As a community, and as an industry looking to gain a foothold in the legitimate business world, and hopefully at some point have a poker economy where instead of paying juice there is money-added to prize-pools by sponsors and advertisers.

I’m sorry, we can do better. We have to do better. I love poker and understand how sponsorships are spur of the moment things, and how hard it is to get your brand seen on TV, but even I have a hard time taking these patches and the players sporting them seriously.

This is how a successful company presents its sponsored players:

Even though he usually dresses 15 years out-of-date, the Aria has done a wonderful job using Phil Hellmuth as a billboard without crossing the line:

And this is something Phil has understood for a long time, even before his Aria deal when he was wearing his Phil Hellmuth brand of clothing.

And this is how I would love to see every poker site and every sponsor present itself at a poker table, with just an understated logo embroidered on a shirt or a hat. Like the Nike “Swoosh,” the PokerStars “Spade” or the Titan Poker logo and font can be used without looking ridiculous, and I would argue this more muted branding will look a heck of a lot less like frivolously bought ad-space and more like an actual endorsement.

I know Phil Hellmuth has a deal with Aria, but most people seeing the Aria hat and maybe the polo might just think he likes the Aria, especially when he’s surrounded by players with amateur looking patches strewn all over their bodies.

More muted branding of players should also help attract mainstream sponsors who no longer have to compete with or be associated with amateur hour marketing in the form of sticker patches.

What’s the solution?

So why don’t poker sites insist on wearing branded clothes (Nike doesn’t allow Tiger Woods to wear an Abercrombie shirt and slap a Nike patch on it) from their sponsored players?

I honestly have no idea.

Last I checked online poker sites were paying good money for players to rep their brand at TV tables (not the millions of dollars given to Tiger Woods, but not chump change either), so my plea to them is to have the players wear something a bit classier… you know like an actual shirt with your logo tastefully embroidered on it, or even a screen=printed t-shirt or a hat.
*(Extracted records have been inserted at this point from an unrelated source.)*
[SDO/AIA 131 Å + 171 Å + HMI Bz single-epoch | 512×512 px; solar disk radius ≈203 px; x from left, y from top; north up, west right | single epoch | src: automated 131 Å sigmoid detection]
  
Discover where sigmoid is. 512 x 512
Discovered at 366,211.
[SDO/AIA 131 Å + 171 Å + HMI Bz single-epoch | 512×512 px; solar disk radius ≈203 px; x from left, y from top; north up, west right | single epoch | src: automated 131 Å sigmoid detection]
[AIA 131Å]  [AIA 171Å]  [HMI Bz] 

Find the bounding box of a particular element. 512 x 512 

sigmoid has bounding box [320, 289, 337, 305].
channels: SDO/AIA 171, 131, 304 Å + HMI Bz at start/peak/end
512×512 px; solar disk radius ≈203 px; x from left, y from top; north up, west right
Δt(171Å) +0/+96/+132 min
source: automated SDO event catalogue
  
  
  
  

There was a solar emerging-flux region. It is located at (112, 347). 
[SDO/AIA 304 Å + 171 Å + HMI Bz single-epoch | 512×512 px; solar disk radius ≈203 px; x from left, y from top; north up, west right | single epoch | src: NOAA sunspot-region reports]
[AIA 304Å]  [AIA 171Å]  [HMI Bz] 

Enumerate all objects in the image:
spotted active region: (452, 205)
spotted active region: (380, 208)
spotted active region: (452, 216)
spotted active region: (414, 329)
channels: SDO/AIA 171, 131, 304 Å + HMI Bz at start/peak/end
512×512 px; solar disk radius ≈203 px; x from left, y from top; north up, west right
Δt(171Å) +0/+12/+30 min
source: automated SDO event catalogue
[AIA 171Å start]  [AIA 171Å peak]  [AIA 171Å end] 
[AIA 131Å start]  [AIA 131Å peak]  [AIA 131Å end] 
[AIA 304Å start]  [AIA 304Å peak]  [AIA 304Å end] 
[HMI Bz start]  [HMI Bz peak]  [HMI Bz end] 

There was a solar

How can you offer someone who is lucky enough to be sitting next to Phil Ivey in the World Series of Poker Main Event and at the TV table $10k to rep your poker room and then just hand them a $5 patch to stick to whatever they are already wearing? For $10k get them to change in to a nice polo shirt or a T-Shirt, something that looks organic to the viewers on TV.

How can you be ok with your sponsored players wearing an additional two or three hideous patches touting everything from the PPA, to online training sites, to who knows what? For the amount of money you are sinking into these players you have to insist on a certain dress code in my opinion.